▸ TASK DESCRIPTION
Copy every one of the following records word for word.

▸ DATA FOR THIS TASK
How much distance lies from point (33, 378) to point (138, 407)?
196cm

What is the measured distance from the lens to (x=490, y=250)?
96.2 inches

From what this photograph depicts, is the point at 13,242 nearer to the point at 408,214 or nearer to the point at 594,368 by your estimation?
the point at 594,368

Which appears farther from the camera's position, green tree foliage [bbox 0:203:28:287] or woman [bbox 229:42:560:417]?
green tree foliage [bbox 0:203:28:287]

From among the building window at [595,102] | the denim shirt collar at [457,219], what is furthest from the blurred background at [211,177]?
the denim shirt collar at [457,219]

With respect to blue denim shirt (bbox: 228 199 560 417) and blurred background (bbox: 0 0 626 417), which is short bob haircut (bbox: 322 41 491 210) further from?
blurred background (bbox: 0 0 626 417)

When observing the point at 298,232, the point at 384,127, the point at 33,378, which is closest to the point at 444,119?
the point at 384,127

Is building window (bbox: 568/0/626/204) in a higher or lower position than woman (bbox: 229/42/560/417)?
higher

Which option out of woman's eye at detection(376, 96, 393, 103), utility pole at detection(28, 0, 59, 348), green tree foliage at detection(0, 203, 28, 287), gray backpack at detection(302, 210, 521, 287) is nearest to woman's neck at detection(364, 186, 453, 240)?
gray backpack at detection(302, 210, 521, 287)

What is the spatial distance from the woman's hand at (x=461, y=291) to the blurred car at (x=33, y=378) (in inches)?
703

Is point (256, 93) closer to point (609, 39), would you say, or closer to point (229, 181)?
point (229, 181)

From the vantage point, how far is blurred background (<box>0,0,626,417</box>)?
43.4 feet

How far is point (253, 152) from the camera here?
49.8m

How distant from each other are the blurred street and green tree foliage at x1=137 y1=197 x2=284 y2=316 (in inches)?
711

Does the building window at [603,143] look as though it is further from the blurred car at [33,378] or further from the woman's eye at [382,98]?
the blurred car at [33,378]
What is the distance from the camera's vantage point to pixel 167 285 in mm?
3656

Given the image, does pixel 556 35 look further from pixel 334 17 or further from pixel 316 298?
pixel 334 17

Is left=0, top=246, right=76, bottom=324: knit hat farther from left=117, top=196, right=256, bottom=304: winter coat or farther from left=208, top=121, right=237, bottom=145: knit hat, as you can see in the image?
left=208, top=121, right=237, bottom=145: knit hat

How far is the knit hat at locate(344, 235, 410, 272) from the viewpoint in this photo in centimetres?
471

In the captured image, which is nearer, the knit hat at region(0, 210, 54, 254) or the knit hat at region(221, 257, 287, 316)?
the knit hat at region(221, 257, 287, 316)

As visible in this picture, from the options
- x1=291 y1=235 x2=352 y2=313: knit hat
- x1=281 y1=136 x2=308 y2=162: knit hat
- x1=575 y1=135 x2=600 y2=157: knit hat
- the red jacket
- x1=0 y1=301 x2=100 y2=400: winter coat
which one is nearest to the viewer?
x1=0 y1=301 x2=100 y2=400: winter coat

▸ COMPLETE RESPONSE
How much distance lies from point (33, 378) to point (138, 407)?
196cm

What is the measured distance from the lens to (x=490, y=250)?
96.2 inches

From what this photograph depicts, is the point at 13,242 nearer to the point at 408,214 or nearer to the point at 594,368 by your estimation?
the point at 594,368

Which appears farther from the camera's position, green tree foliage [bbox 0:203:28:287] or woman [bbox 229:42:560:417]?
green tree foliage [bbox 0:203:28:287]

From among the building window at [595,102] | the denim shirt collar at [457,219], what is furthest from the blurred background at [211,177]?
the denim shirt collar at [457,219]

With respect to blue denim shirt (bbox: 228 199 560 417) and blurred background (bbox: 0 0 626 417), which is short bob haircut (bbox: 322 41 491 210) further from?
blurred background (bbox: 0 0 626 417)

When observing the point at 298,232, the point at 384,127, the point at 33,378, which is closest to the point at 444,119?
the point at 384,127

Is building window (bbox: 568/0/626/204) in a higher or lower position than woman (bbox: 229/42/560/417)?
higher

Which option out of woman's eye at detection(376, 96, 393, 103), utility pole at detection(28, 0, 59, 348), green tree foliage at detection(0, 203, 28, 287), gray backpack at detection(302, 210, 521, 287) is nearest to woman's neck at detection(364, 186, 453, 240)?
gray backpack at detection(302, 210, 521, 287)

What is the spatial distance from the woman's hand at (x=461, y=291) to the blurred car at (x=33, y=378) (in inches)?
703

Is point (256, 93) closer to point (609, 39), would you say, or closer to point (229, 181)?
point (229, 181)

From the vantage point, how far is blurred background (<box>0,0,626,417</box>)?
43.4 feet

How far is point (253, 152) from the camera here?
49.8m

How distant from each other are the blurred street and green tree foliage at x1=137 y1=197 x2=284 y2=316 (in inches)?
711

Does the building window at [603,143] look as though it is further from the blurred car at [33,378] or further from the woman's eye at [382,98]?
the blurred car at [33,378]
What is the distance from the camera's vantage point to pixel 167 285 in mm?
3656

Given the image, does pixel 556 35 look further from pixel 334 17 or further from pixel 316 298?
pixel 334 17

Is left=0, top=246, right=76, bottom=324: knit hat farther from left=117, top=196, right=256, bottom=304: winter coat or farther from left=208, top=121, right=237, bottom=145: knit hat, as you can see in the image?
left=208, top=121, right=237, bottom=145: knit hat

How far is the knit hat at locate(344, 235, 410, 272) from the viewpoint in this photo in centimetres?
471

In the captured image, which is nearer, the knit hat at region(0, 210, 54, 254) or the knit hat at region(221, 257, 287, 316)?
the knit hat at region(221, 257, 287, 316)

As visible in this picture, from the options
- x1=291 y1=235 x2=352 y2=313: knit hat
- x1=281 y1=136 x2=308 y2=162: knit hat
- x1=575 y1=135 x2=600 y2=157: knit hat
- the red jacket
- x1=0 y1=301 x2=100 y2=400: winter coat
which one is nearest to the viewer?
x1=0 y1=301 x2=100 y2=400: winter coat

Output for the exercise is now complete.